[Opening MATERIAL TO PROCESS section]
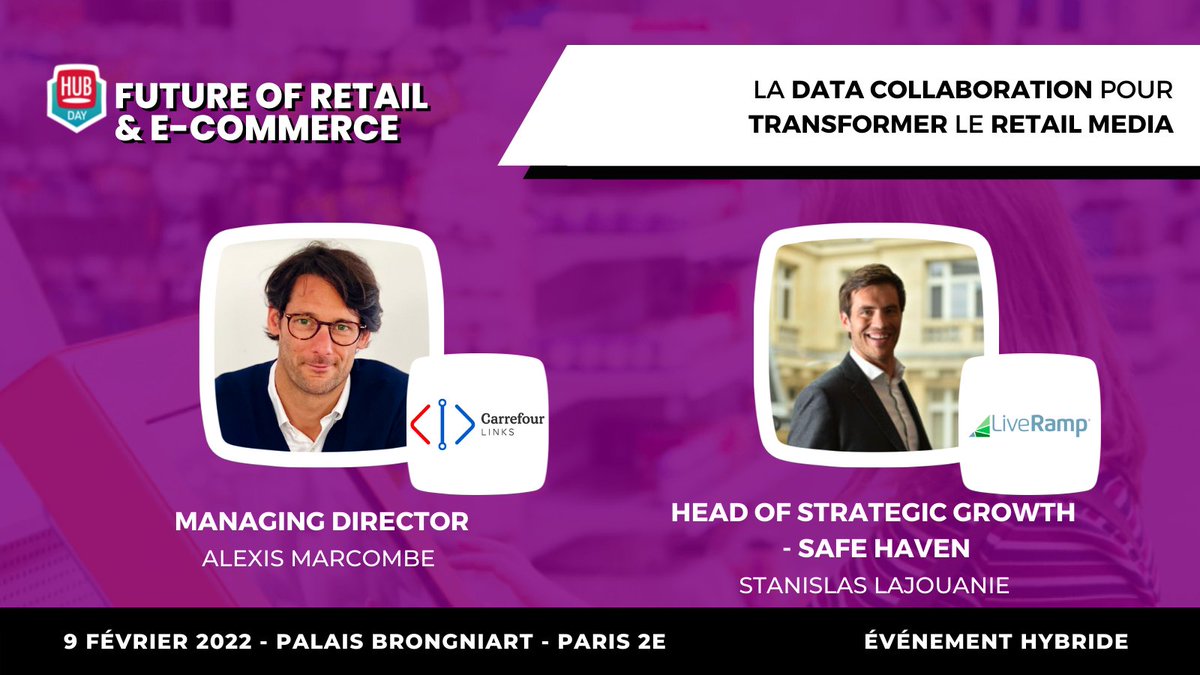 HUB DAY

FUTURE OF RETAIL & E-COMMERCE

LA DATA COLLABORATION POUR TRANSFORMER LE RETAIL MEDIA

Carrefour LINKS

MANAGING DIRECTOR
ALEXIS MARCOMBE

LiveRamp

HEAD OF STRATEGIC GROWTH - SAFE HAVEN
STANISLAS LAJOUANIE

9 FÉVRIER 2022 - PALAIS BRONGNIART - PARIS 2E

ÉVÉNEMENT HYBRIDE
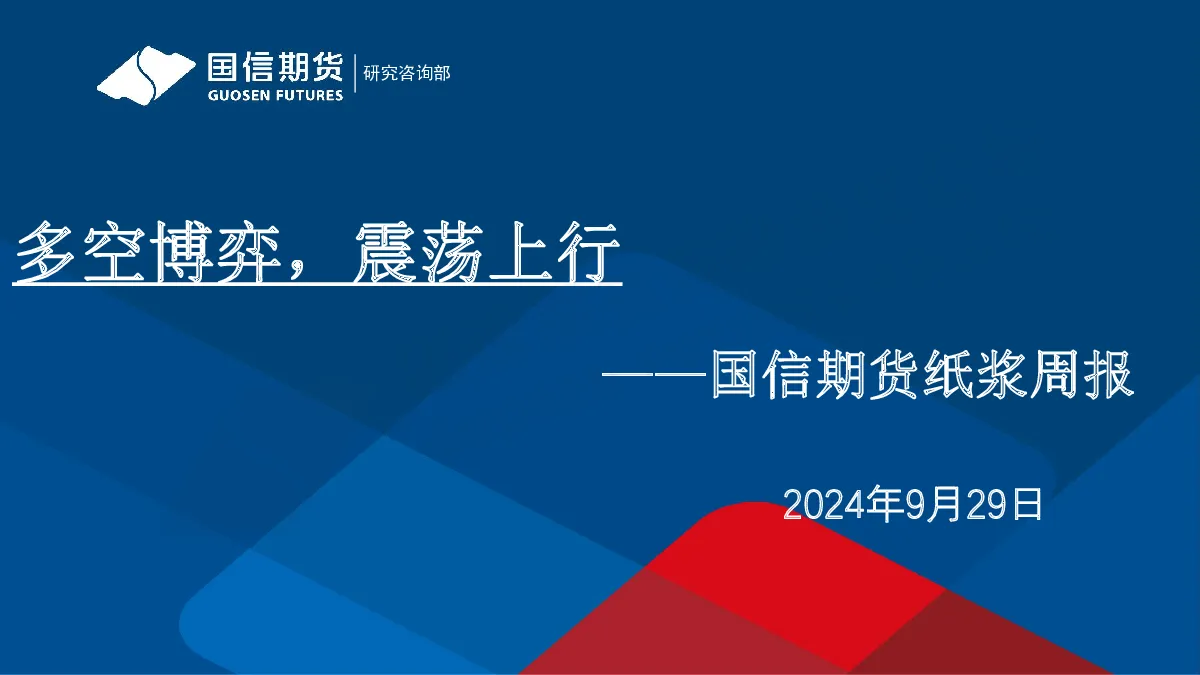 国信期货
GUOSEN FUTURES
研究咨询部

多空博弈，震荡上行

——国信期货纸浆周报

2024年9月29日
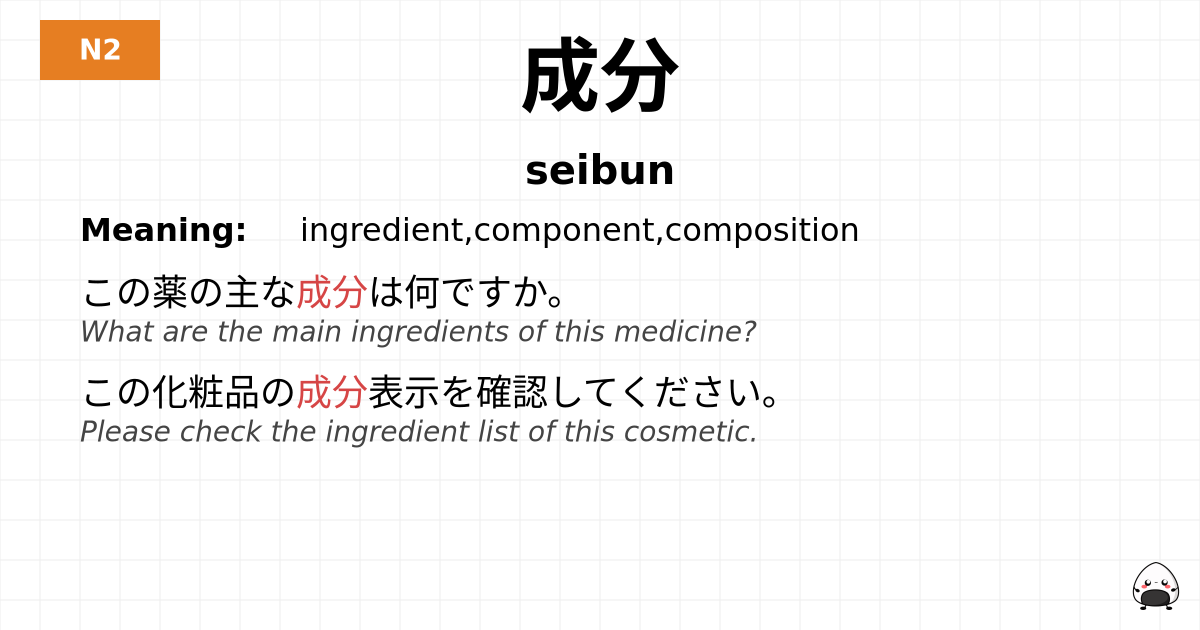 N2

成分

seibun

Meaning: ingredient,component,composition

この薬の主な成分は何ですか。
What are the main ingredients of this medicine?

この化粧品の成分表示を確認してください。
Please check the ingredient list of this cosmetic.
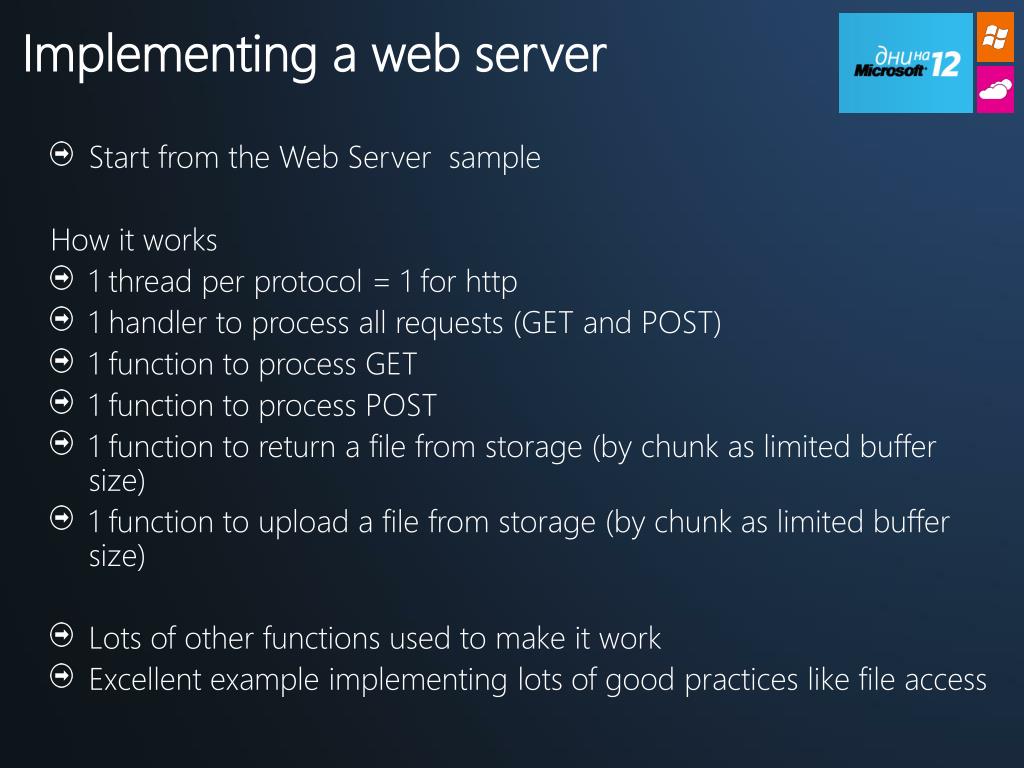 Implementing a web server

дни на Microsoft 12

Start from the Web Server  sample

How it works
1 thread per protocol = 1 for http
1 handler to process all requests (GET and POST)
1 function to process GET
1 function to process POST
1 function to return a file from storage (by chunk as limited buffer size)
1 function to upload a file from storage (by chunk as limited buffer size)

Lots of other functions used to make it work
Excellent example implementing lots of good practices like file access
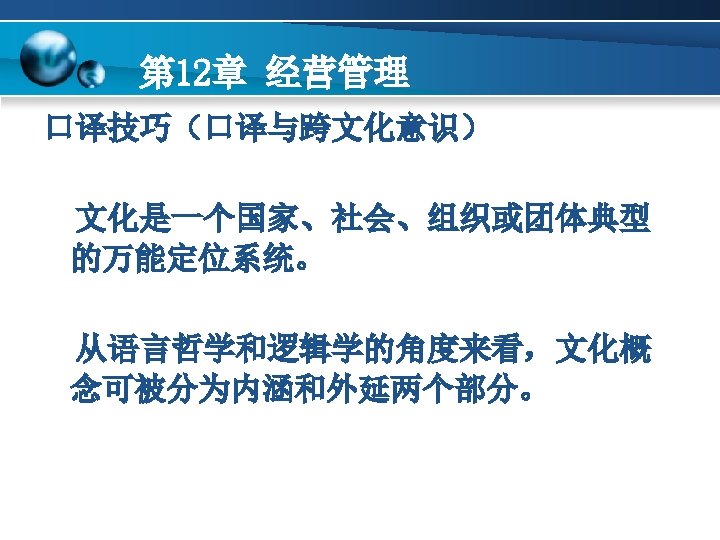 第12章 经营管理

口译技巧（口译与跨文化意识）

文化是一个国家、社会、组织或团体典型的万能定位系统。

从语言哲学和逻辑学的角度来看，文化概念可被分为内涵和外延两个部分。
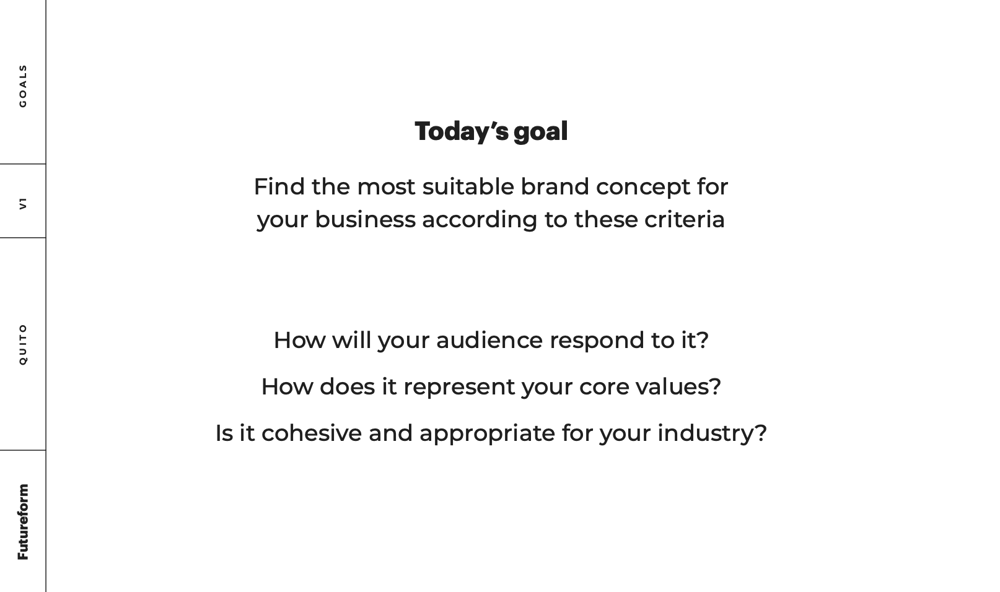 GOALS

V1

QUITO

Futureform

Today's goal

Find the most suitable brand concept for your business according to these criteria

How will your audience respond to it?

How does it represent your core values?

Is it cohesive and appropriate for your industry?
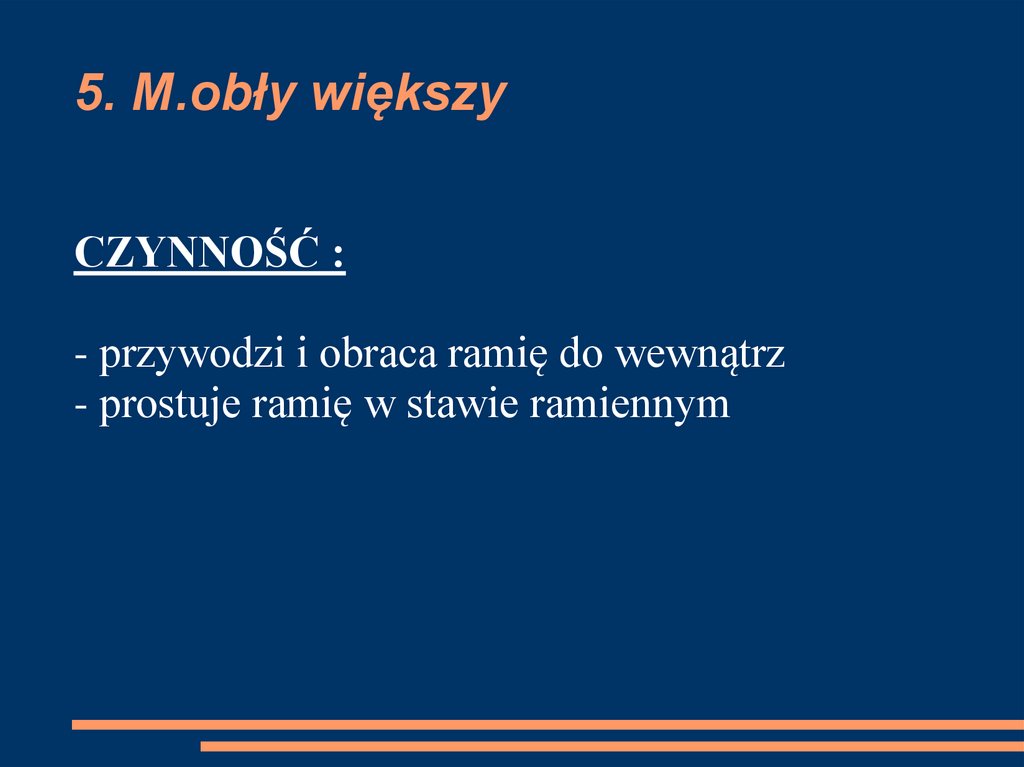 5. M.obły większy

CZYNNOŚĆ :

- przywodzi i obraca ramię do wewnątrz
- prostuje ramię w stawie ramiennym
[Closing MATERIAL TO PROCESS section]
[GOAL OF THE EXERCISE] In which lines of the records does the word "from" appear? Copy each of them.

[RESULT OF THIS TASK]
Start from the Web Server  sample
1 function to return a file from storage (by chunk as limited buffer size)
1 function to upload a file from storage (by chunk as limited buffer size)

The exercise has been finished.